However, as the British composer Elizabeth Parker once said: “The only thing wrong with trying to please everyone is that there’s always at least one person who will remain unhappy. You.”

This couldn’t be more true in the workplace. While working hard and helping your colleagues can feel good and progress your career, you may soon find yourself burnt out and bitter.

Careers expert and founder of Social Media Jobs, Rob Phelps, spoke with us to explain why people pleasing in the workplace can be harmful, and how to break the cycle.

The dangers of people pleasing in the workplace

It’s a recipe for burnout

While it may just feel like doing ‘small’ things to help others, Phelps warns that saying yes to everything, taking on extra work on top of your own to-do list and prioritising other people’s needs over your own can lead to ‘serious burnout’.

Phelps said: “The constant state of busyness can take over and make it difficult to focus on your core responsibilities, and potentially mean mistakes or missed deadlines, for the sake of helping too many people with their own deadlines.”

It can make you almost invisible

If you spend a lot of your time making sure that you’re helping other people, it’s likely that your own voice and needs will get lost.

#### Apply what you read:
(1) Translate this sentence from the text on people pleasing at work into Spanish: "If you spend a lot of your time making sure that you’re helping other people, it’s likely that your own voice and needs will get lost."
(2) In two sentences, summarize the text on people pleasing at work.
(3) Go on with the text on people pleasing at work from its final sentence.

#### Entries supplied:
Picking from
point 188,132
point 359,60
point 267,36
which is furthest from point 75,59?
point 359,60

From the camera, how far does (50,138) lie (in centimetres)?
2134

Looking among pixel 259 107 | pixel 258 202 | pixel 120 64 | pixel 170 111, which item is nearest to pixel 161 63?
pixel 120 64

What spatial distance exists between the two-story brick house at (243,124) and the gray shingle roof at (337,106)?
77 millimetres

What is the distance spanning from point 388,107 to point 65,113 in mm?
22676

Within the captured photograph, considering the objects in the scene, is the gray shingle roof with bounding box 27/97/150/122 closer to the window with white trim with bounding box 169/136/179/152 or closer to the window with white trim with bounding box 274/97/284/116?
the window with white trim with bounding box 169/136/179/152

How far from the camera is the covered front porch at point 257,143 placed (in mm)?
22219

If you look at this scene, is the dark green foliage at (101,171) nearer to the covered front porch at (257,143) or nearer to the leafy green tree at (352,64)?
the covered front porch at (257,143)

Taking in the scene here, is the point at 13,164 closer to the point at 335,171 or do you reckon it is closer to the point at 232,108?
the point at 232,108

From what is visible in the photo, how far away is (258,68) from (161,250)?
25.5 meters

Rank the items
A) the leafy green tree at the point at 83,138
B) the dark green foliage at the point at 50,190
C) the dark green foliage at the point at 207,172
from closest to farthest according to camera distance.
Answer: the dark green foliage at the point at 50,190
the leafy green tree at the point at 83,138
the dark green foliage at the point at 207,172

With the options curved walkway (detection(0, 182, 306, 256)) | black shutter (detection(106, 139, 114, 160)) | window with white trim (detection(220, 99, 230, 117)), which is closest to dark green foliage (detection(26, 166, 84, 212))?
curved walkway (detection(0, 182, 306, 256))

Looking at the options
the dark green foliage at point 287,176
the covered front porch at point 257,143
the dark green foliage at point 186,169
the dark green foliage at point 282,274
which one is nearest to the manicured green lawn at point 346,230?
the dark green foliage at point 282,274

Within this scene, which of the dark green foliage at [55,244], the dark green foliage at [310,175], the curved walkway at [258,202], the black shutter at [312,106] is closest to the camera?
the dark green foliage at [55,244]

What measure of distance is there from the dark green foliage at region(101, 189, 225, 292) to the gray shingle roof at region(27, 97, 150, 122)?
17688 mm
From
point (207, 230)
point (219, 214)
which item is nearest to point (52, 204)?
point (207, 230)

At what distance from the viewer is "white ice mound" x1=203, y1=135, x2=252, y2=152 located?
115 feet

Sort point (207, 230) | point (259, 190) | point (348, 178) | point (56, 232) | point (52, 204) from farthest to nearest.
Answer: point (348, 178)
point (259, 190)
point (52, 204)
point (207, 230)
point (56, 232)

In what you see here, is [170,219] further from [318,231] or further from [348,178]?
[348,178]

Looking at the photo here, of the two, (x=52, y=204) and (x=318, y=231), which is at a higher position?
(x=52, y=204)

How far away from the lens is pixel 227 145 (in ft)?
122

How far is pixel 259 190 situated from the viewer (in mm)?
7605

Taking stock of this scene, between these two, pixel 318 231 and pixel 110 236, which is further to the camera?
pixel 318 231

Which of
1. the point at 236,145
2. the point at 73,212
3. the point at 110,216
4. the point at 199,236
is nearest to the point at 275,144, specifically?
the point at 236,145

#### Answer section:
(1) Si pasas gran parte de tu tiempo asegurándote de ayudar a otras personas, es probable que tu propia voz y tus propias necesidades se pierdan.

(2) Trying to please everyone at work can feel good and advance a career, but it may leave you burnt out and bitter. Careers expert Rob Phelps, founder of Social Media Jobs, warns that saying yes to everything and taking on others' work can cause serious burnout, pull focus from core responsibilities, and make you almost invisible as your own voice and needs get lost.

(3)
Phelps said: “People pleasers often shy away from advocating for themselves or putting forward their ideas, so it can be difficult to get noticed for your contributions and ideas.”

He also warned that this lack of visibility can reduce your chances of getting a promotion or being put forward for new challenges or projects.

It can weaken boundaries

Phelps warned: “People pleasing often means weakening your boundaries, both professionally and personally.

“Your time, expertise, and energy are valuable, and constantly giving them away for free can lead to frustration and resentment, and this can start to bleed into your personal life too.”

He said that you may find yourself checking work emails while on holiday, or saying yes to taking on more tasks when you’re actually off sick, or even accepting friend requests from colleagues on private social media accounts — all of which are ignoring your own boundaries and comfort levels.

How to break free from people-pleasing

Understand why you do it

Phelps said: “The first step is understanding why you feel the need to please everyone around you.

“Is it a fear of disapproval? A lack of clarity on your own goals that makes you take on extra work to avoid having time to work out what you really want?”

He added that talking to somebody you admire at work or even friends and family can help you to get to the root of the underlying cause and address the patterns and start saying no.

Know your own worth

Recognise your skills and contributions! You deserve to be valued for what you bring to the table, and when you feel invisible it can have a serious impact on your confidence in your abilities.

Phelps advised: “Take time to reflect on your accomplishments and successes, to boost your confidence and help you advocate for yourself more effectively.”

Set and keep boundaries

Phelps said: “Setting boundaries isn’t just about saying no to others, it’s about saying yes to yourself. When you prioritise your own growth and wellbeing, you become a more efficient and fulfilled member of the team.”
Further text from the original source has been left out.